Век Филарета (Яковлев) - страница 78

Филарет готовился к монашеству созерцательно-аскетическому, а поставлен был на путь церковно-общественный… Это бы ладно, всё принял с покорностию, но со смертью отца Евграфа пришло одиночество, казалось – на всю отмеренную Господом жизнь. Да, есть родители, брат и сёстры, рядом и вдали добрые приятели, благорасположенное начальство, но что с того? В мире служебном перед Филаретом открывалась ледяная пустыня. Зависть, интриганство, тайные козни, лицемерие – как далеко всё это от открытости троицкой жизни. Хватит ли сил на то, чтобы устоять, не изменить себе и заветам, заповеданным святыми отцами? Он не знал. Уповать следовало на волю Божию, надеяться на себя одного. Он скорее догадывался, чем сознавал, какой путь служения ему предстоит.


На бумаге всего не передашь, да и письма на почте просматривают, а как хотелось ему излить душу владыке Платону и получить совет, вразумление, услышать хотя бы одну из митрополичьих историй…

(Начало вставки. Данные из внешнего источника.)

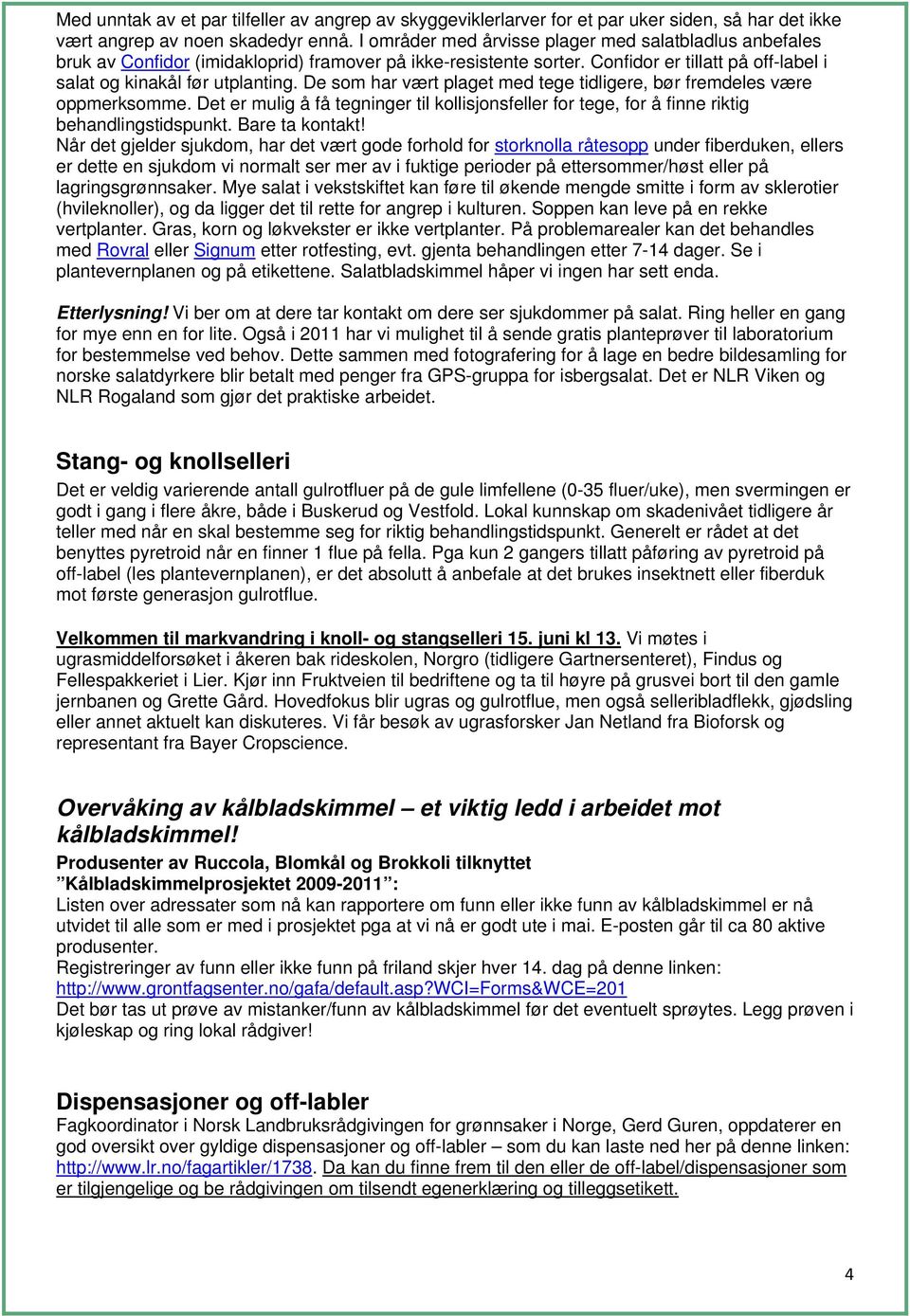 De som har vært plaget med tege tidligere, bør fremdeles være oppmerksomme. Det er mulig å få tegninger til kollisjonsfeller for tege, for å finne riktig behandlingstidspunkt. Bare ta kontakt!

В письме Грише Пономарёву, ставшему приходским священником, Филарет писал: «…К здешней жизни я не довольно привык и вряд ли когда привыкну более. Вообрази себе место, где более языков, нежели душ; где надежда по большей части в передних, а опасение повсюду; где множество покорных слуг, а быть доброжелателем считается неучтивым; где роскошь слишком много требует, а природа почти во всём отказывает: ты согласишься, что в такой стихии свободно дышать могут только те, которыя в ней или для неё родились. Впрочем, есть люди, которых расположением я сердечно утешаюсь…»

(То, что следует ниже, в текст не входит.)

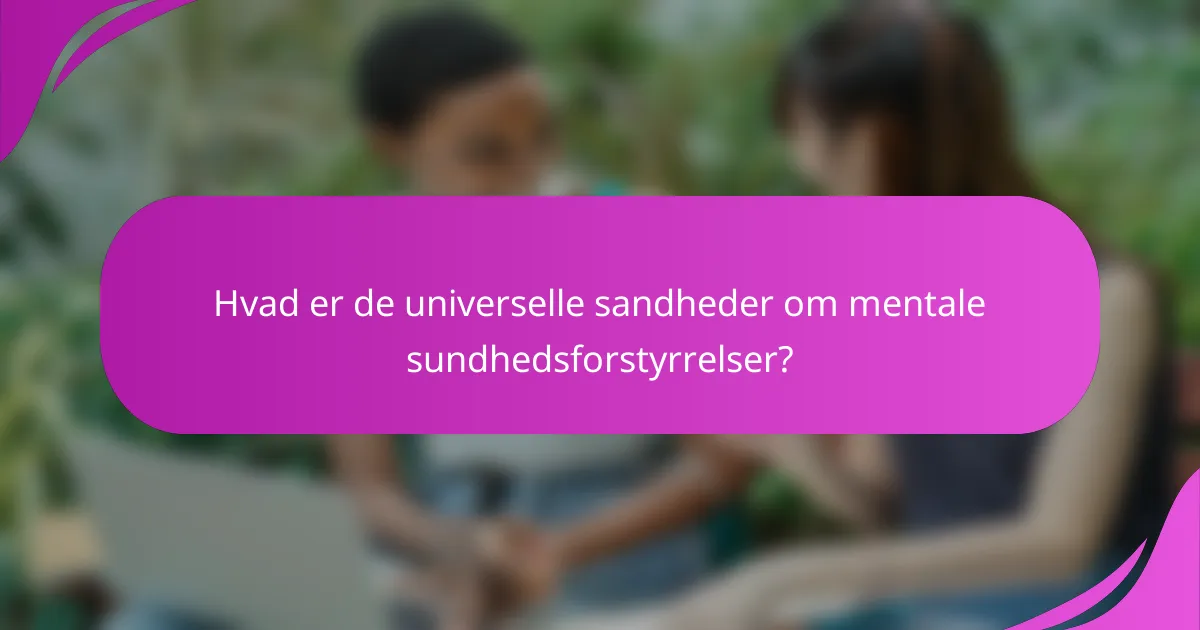 Hvad er de universelle sandheder om mentale sundhedsforstyrrelser?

Филарет сильно переменился. В феврале 1810 года в духовную академию пришёл суховатый, крайне сдержанный в проявлении чувств, хотя и вполне доброжелательный ко всем, педантически аккуратный и поразительно работоспособный пожилой человек. Никто не знал, как старательно он сдерживал невольные проявления своей пылкой и горячей натуры, о которой позволяли догадываться лишь блеск глаз и сквозившая в движениях энергия.

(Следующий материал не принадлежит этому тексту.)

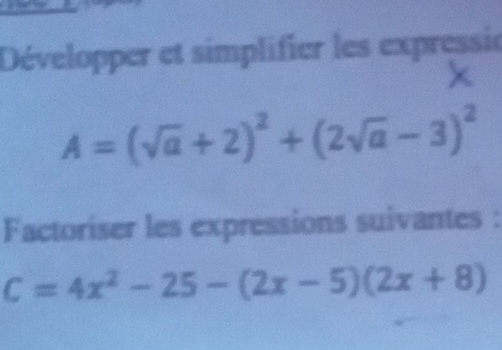 Développer et simplifier les expressie
A=(sqrt(a)+2)^2+(2sqrt(a)-3)^2
Factoriser les expressions suivantes :
C=4x^2-25-(2x-5)(2x+8)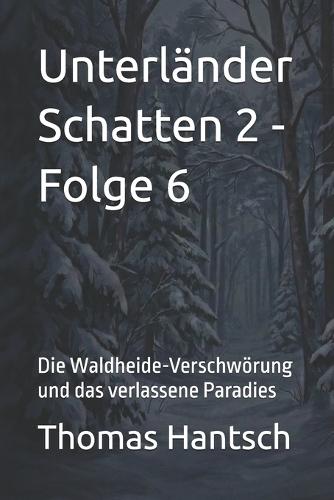 Unterländer Schatten 2 - Folge 6: Die Waldheide-Verschwörung und das verlassene Paradies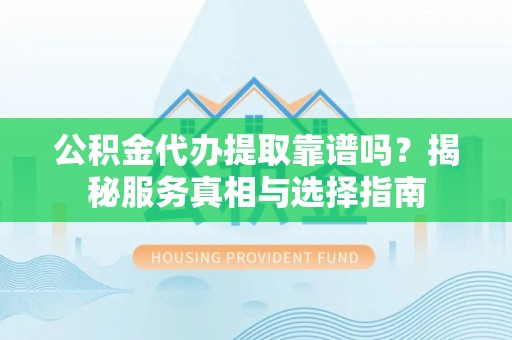 右玉公积金代办提取靠谱吗？揭秘服务真相与选择指南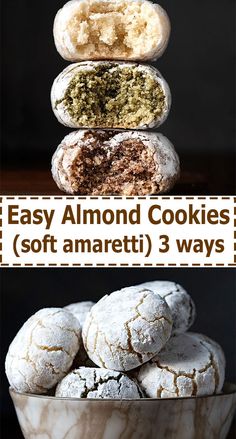 three different types of cookies stacked on top of each other with the words easy almond cookies soft amarreti 3 ways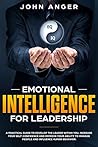 Emotional Intelligence for Leadership: A Practical Guide to Develop the Leader within You, Increase Your Self Confidence and Improve Your Ability to Manage People and Influence Human Behavior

В служебной перемене обнаружились весьма приятные стороны. По званию бакалавра философии ему выделили отдельную комнату; положили жалованье в шестьсот пятьдесят рублей, что по тем временам было немало (заседатели палат уголовного и гражданского суда получали по триста шестьдесят рублей в год, помощники столоначальника в губернских учреждениях – по сто рублей). Наконец-то он смог не обременять семью, но, напротив, помогать родным.

В открывающейся духовной академии незаметно образовались две партии. Во главе первой стоял влиятельнейший рязанский архиепископ Феофилакт, правой рукой которого стал Леонид Зарецкий, во главе второй неожиданно для себя самого оказался новый ректор архимандрит Сергий Крылов-Платонов. Решительный архиепископ ничуть не стеснялся очередного троицкого выходца. Устав академии был написан им, программа обучения составлена им же. Не менее двух раз в неделю он посещал лекции, нередко вызывал к себе преподавателей с отчётом, входил во все мелочи академической жизни. Устранить такое двоевластие архимандрит Сергий не имел ни твёрдости духа, ни возможностей.